EXERCISE REQUIREMENTS: Reproduce every line of the material below word for word, leaving the pictures out of your answer.

[Opening TASK MATERIAL section]

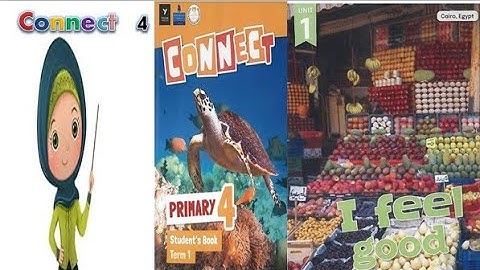 Connect _ primary 4 _ unit  1 (  I feel good ) lesson 1         انجليزي للصف الرابع  المنهج الجديد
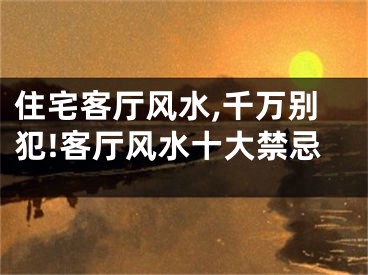 住宅客厅风水,千万别犯!客厅风水十大禁忌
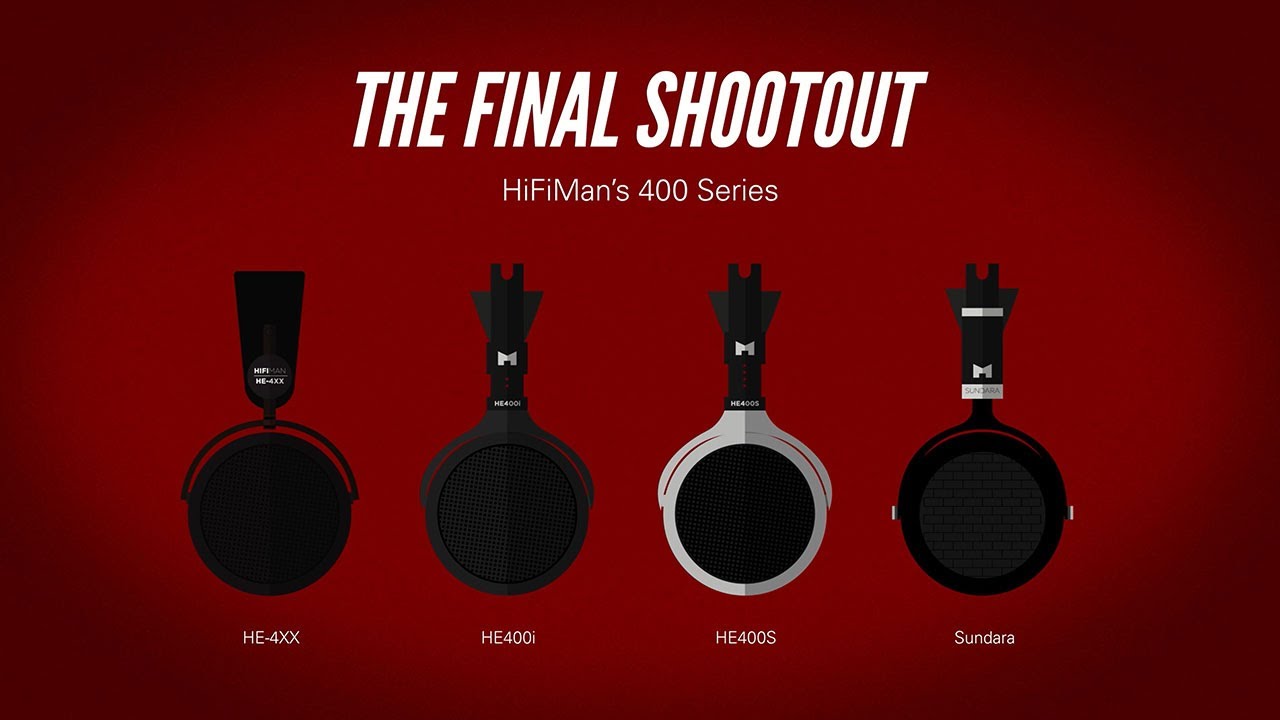 🔫HiFiMan Shootout: HE4XX vs. 400i vs. 400S vs. Sundara [Final Impressions & Discussion]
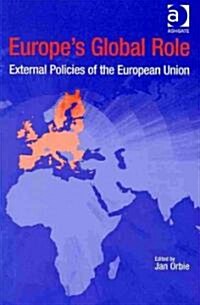 Europes Global Role : External Policies of the European Union (Paperback)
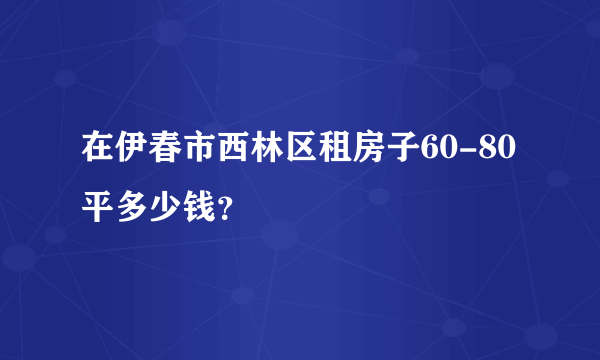 在伊春市西林区租房子60-80平多少钱？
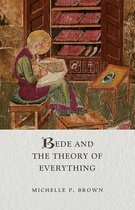 Medieval Lives - Bede and the Theory of Everything
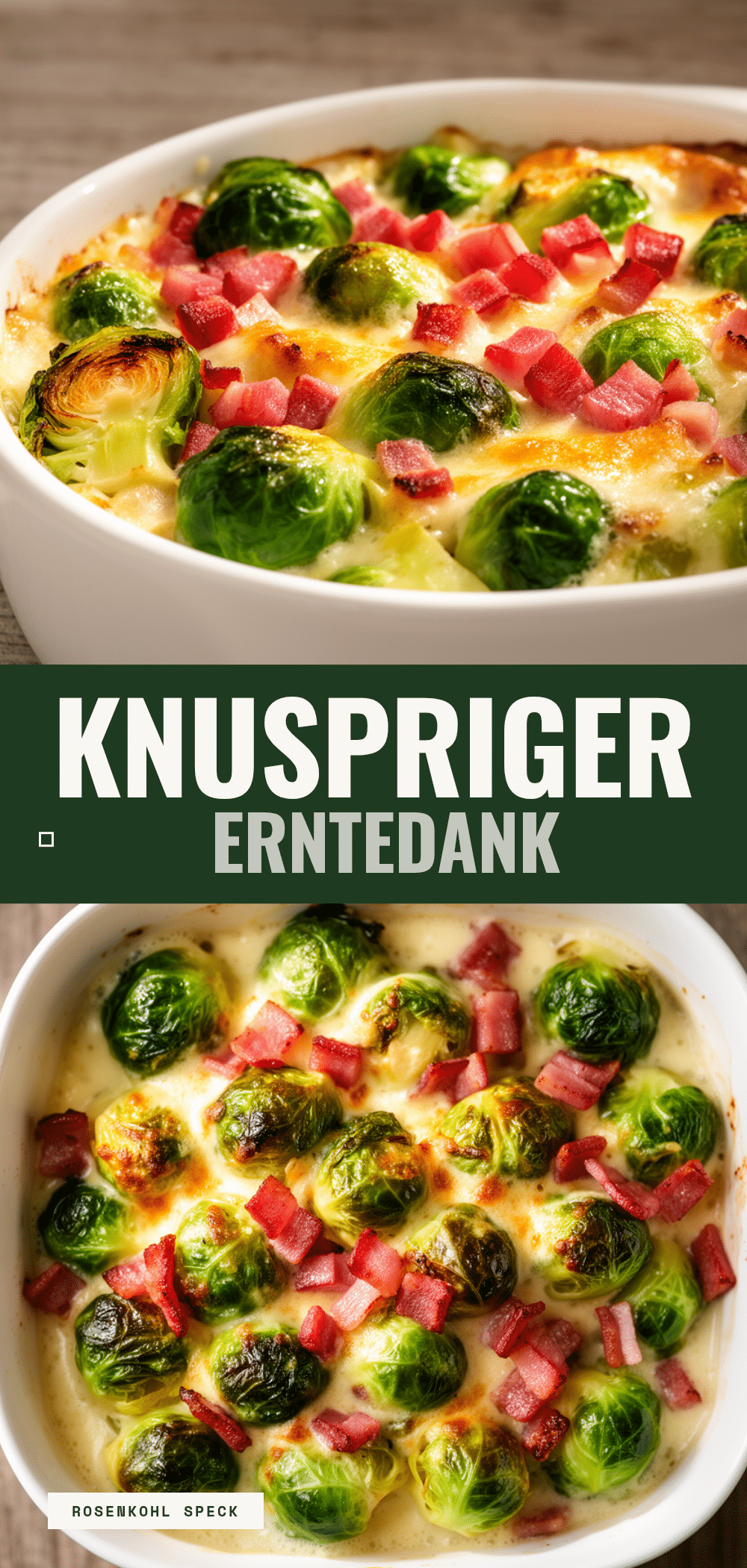 Erntedankfest Rosenkohlauflauf mit Speck: 5 Schritte zum perfekten Gericht 5 Erntedankfest Rosenkohlauflauf mit Speck recipe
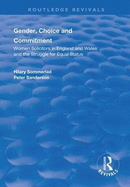 Gender, Choice and Commitment: Women Solicitors in England and Wales and the Struggle for Equal Status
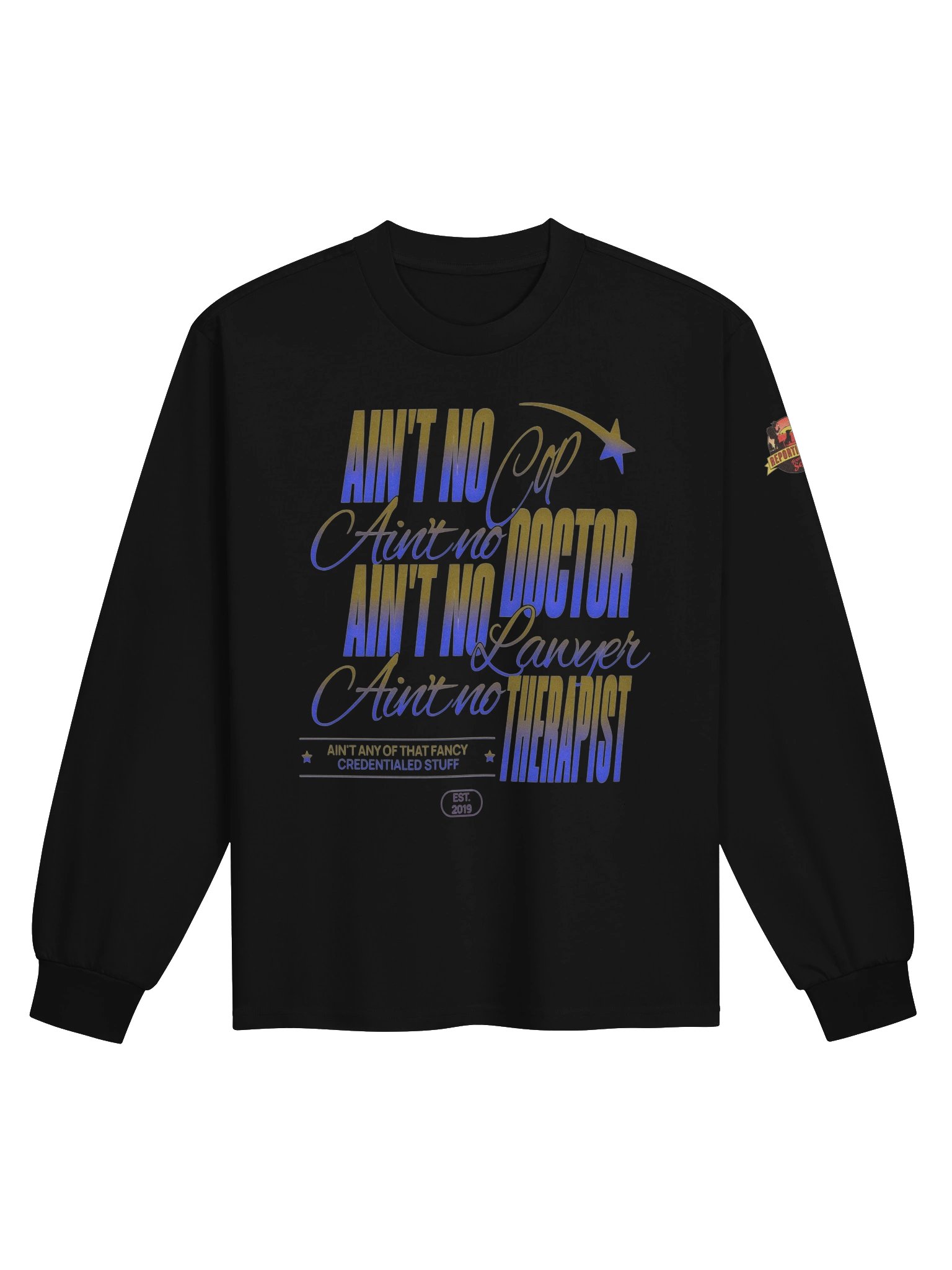 Ain’t No Credentials Sofa Squad Long Sleeve Tee product image (1)
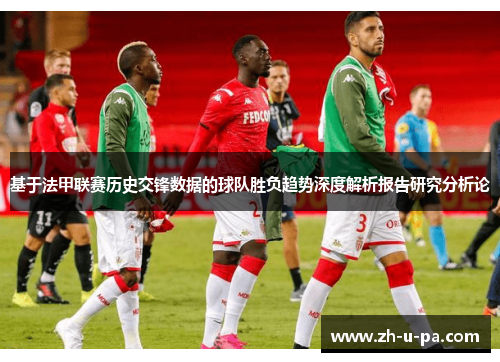 基于法甲联赛历史交锋数据的球队胜负趋势深度解析报告研究分析论 基于法甲联赛历史交锋数据的球队胜负趋势深度解析报告研究分析论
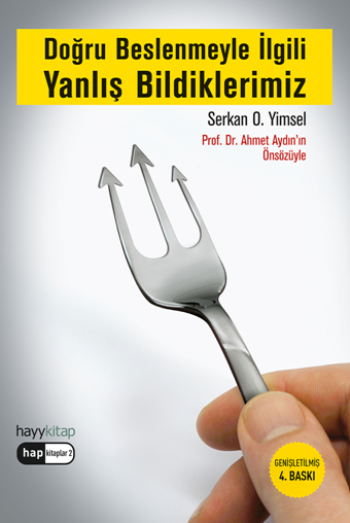 Doğru Beslenmeyle İlgili Yanlış Bildiklerimiz - Hayykitap Kitap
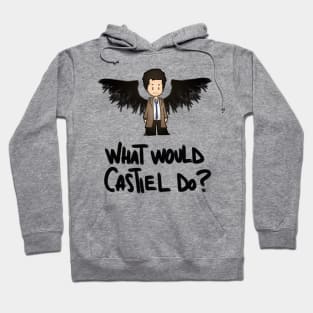 What would Castiel do? (black version) Hoodie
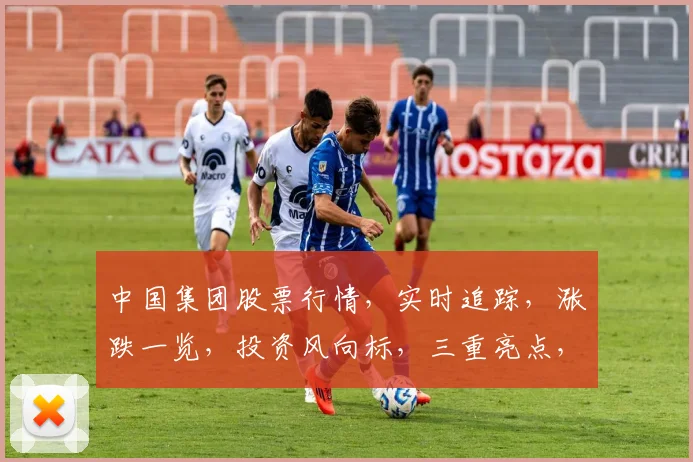 中国集团股票行情，实时追踪，涨跌一览，投资风向标，三重亮点，不容错过，精准把握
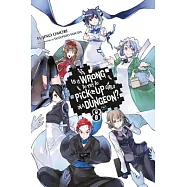 Is It Wrong to Try to Pick Up Girls in a Dungeon?, Vol. 8 (Light Novel)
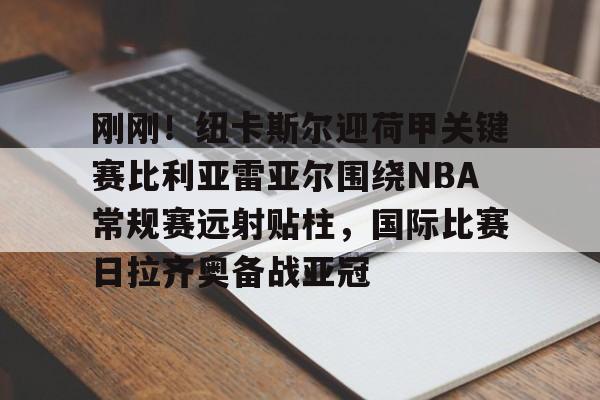 乐鱼网页版-关于刚刚！纽卡斯尔迎荷甲关键赛比利亚雷亚尔围绕NBA常规赛远射贴柱，国际比赛日拉齐奥备战亚冠的信息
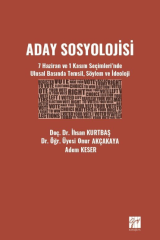 Gazi Kitabevi Aday Sosyolojisi - İhsan Kurtbaş, Onur Akçakaya, Adem Keser Gazi Kitabevi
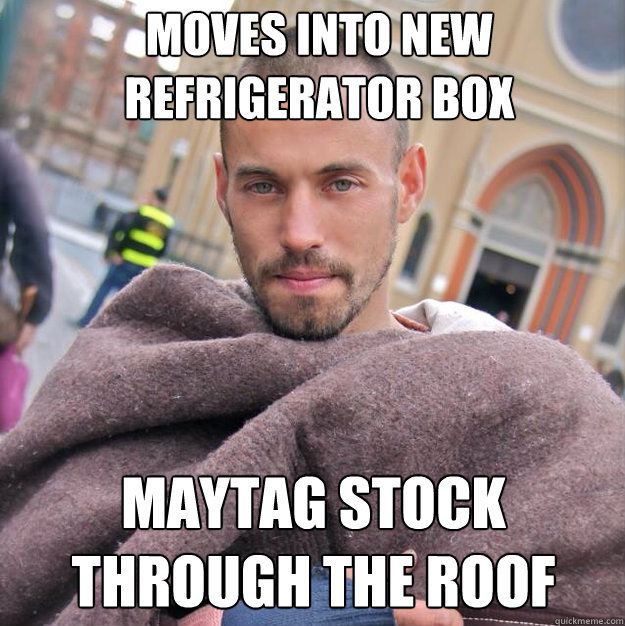 Moves into new refrigerator box Maytag stock through the roof  ridiculously photogenic homeless guy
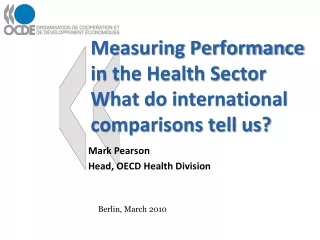Measuring Performance in the Health Sector What do international comparisons tell us?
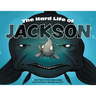 The Hard Life of Jackson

[Closing TASK MATERIAL section]

RESULT FOR THIS TASK:
 Connect _ primary 4 _ unit  1 (  I feel good ) lesson 1         انجليزي للصف الرابع  المنهج الجديد
 住宅客厅风水,千万别犯!客厅风水十大禁忌
 🔫HiFiMan Shootout: HE4XX vs. 400i vs. 400S vs. Sundara [Final Impressions & Discussion]
 Europes Global Role : External Policies of the European Union (Paperback)
 在伊春市西林区租房子60-80平多少钱？
 Medieval Lives - Bede and the Theory of Everything
 Erntedankfest Rosenkohlauflauf mit Speck: 5 Schritte zum perfekten Gericht 5 Erntedankfest Rosenkohlauflauf mit Speck recipe
 Gender, Choice and Commitment: Women Solicitors in England and Wales and the Struggle for Equal Status
 Ain’t No Credentials Sofa Squad Long Sleeve Tee product image (1)
 基于法甲联赛历史交锋数据的球队胜负趋势深度解析报告研究分析论 基于法甲联赛历史交锋数据的球队胜负趋势深度解析报告研究分析论
 Doğru Beslenmeyle İlgili Yanlış Bildiklerimiz - Hayykitap Kitap
 What would Castiel do? (black version) Hoodie
 中国集团股票行情，实时追踪，涨跌一览，投资风向标，三重亮点，不容错过，精准把握
 Is It Wrong to Try to Pick Up Girls in a Dungeon?, Vol. 8 (Light Novel)
 乐鱼网页版-关于刚刚！纽卡斯尔迎荷甲关键赛比利亚雷亚尔围绕NBA常规赛远射贴柱，国际比赛日拉齐奥备战亚冠的信息
 Gazi Kitabevi Aday Sosyolojisi - İhsan Kurtbaş, Onur Akçakaya, Adem Keser Gazi Kitabevi
 Moves into new refrigerator box Maytag stock through the roof  ridiculously photogenic homeless guy
Measuring Performance in the Health Sector What do international comparisons tell us?
 The Hard Life of Jackson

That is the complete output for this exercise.